Introducing the Tattoos Project


Sharon Howard


3 November 2018

The project

This website accompanies the British Academy funded project Criminal Tattoos.

The remarkable increase in tattooing among convicts in the nineteenth century is poorly understood. It is unclear why convicts marked their bodies in ways which facilitated official surveillance, nor do we understand the complex mixture of sentiments expressed. Building on existing, but limited, case studies, this project will analyse tattoos on 60,700 convicts in Britain and Australia from 1788 to 1925, examining descriptions of tattoos alongside evidence of convicts’ personal backgrounds. While this evidence is available within the Digital Panopticon web resource, this topic is currently impossible to research because 1) information about tattoos is often cryptic and enmeshed within broader descriptive fields, and 2) existing search and visualisation facilities do not enable the data to be usefully interrogated and synthesised. This project will develop new methods of data extraction and visualisation in order to better understand the meanings embedded within this and other rich bodies of fragmentary textual evidence.

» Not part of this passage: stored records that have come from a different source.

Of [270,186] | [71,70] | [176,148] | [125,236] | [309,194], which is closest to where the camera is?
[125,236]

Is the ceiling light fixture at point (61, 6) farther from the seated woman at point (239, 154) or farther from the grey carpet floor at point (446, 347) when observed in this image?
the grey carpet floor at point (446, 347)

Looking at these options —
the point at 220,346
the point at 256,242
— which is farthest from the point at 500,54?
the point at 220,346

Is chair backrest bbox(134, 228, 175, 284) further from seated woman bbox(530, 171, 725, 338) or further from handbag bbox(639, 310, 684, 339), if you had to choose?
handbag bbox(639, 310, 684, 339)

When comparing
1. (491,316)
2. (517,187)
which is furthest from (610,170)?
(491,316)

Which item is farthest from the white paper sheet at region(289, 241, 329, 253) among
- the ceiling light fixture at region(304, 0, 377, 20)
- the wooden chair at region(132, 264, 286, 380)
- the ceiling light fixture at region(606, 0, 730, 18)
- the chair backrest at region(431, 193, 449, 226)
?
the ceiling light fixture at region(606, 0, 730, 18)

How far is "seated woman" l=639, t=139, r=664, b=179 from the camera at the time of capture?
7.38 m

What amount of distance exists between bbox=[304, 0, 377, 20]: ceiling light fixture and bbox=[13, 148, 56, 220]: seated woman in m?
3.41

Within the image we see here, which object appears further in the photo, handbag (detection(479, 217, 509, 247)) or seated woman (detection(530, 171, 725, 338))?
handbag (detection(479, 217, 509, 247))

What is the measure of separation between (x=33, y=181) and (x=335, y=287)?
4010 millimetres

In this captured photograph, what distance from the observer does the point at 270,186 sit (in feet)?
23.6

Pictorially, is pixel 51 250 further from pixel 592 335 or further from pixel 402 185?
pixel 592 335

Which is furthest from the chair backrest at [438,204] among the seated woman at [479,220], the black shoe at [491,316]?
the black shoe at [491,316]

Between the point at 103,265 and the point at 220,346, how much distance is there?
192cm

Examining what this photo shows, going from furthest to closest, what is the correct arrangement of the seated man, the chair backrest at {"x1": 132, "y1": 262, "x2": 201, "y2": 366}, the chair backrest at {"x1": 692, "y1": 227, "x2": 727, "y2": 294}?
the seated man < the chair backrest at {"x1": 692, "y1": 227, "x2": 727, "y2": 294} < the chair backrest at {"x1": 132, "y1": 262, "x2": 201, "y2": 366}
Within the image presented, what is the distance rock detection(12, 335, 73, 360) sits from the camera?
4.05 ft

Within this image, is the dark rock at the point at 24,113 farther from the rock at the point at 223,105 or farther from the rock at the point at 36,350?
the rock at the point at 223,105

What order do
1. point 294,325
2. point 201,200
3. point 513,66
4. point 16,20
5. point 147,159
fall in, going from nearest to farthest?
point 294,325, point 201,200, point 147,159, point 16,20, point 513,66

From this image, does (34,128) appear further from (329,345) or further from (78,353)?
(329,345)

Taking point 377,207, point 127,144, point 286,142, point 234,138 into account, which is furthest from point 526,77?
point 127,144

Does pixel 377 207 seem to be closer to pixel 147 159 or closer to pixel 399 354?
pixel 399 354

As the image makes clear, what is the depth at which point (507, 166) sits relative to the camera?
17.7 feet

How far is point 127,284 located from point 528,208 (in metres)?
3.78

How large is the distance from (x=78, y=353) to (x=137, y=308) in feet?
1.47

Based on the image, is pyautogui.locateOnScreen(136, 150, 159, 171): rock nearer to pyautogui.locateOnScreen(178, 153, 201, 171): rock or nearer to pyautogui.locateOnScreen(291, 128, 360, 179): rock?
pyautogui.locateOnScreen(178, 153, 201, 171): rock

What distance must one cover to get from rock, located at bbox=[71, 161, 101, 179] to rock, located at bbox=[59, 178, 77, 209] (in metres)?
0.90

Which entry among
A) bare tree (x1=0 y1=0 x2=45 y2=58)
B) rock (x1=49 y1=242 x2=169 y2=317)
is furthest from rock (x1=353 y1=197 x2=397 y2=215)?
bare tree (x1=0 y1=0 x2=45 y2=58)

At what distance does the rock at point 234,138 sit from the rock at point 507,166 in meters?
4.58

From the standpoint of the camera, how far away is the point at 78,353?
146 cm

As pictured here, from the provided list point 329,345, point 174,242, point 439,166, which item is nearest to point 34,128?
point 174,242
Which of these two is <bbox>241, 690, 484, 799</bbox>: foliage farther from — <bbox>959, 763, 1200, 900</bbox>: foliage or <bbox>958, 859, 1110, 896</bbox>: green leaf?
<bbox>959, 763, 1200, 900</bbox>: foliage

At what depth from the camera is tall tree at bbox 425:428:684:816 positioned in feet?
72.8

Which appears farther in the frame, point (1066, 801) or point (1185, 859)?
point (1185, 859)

The project has two main components:

Data extraction and classification

The physical description fields in the datasets consist of undifferentiated and fragmentary language which can include various physical attributes (eg heights, scars, disabilities) in addition to tattoos. Descriptions of tattoos are also varied and include a variety of names, initials, dates, emotions, objects and symbols. These scraps of descriptive language need to be identified, delineated and classified, but the datasets are too large in most cases for it to be feasible to mark them up manually. Instead, the project will build on and extend automated techniques developed for the Digital Panopticon. The Digital Humanities Institute, Sheffield, will be primarily responsible for the development work.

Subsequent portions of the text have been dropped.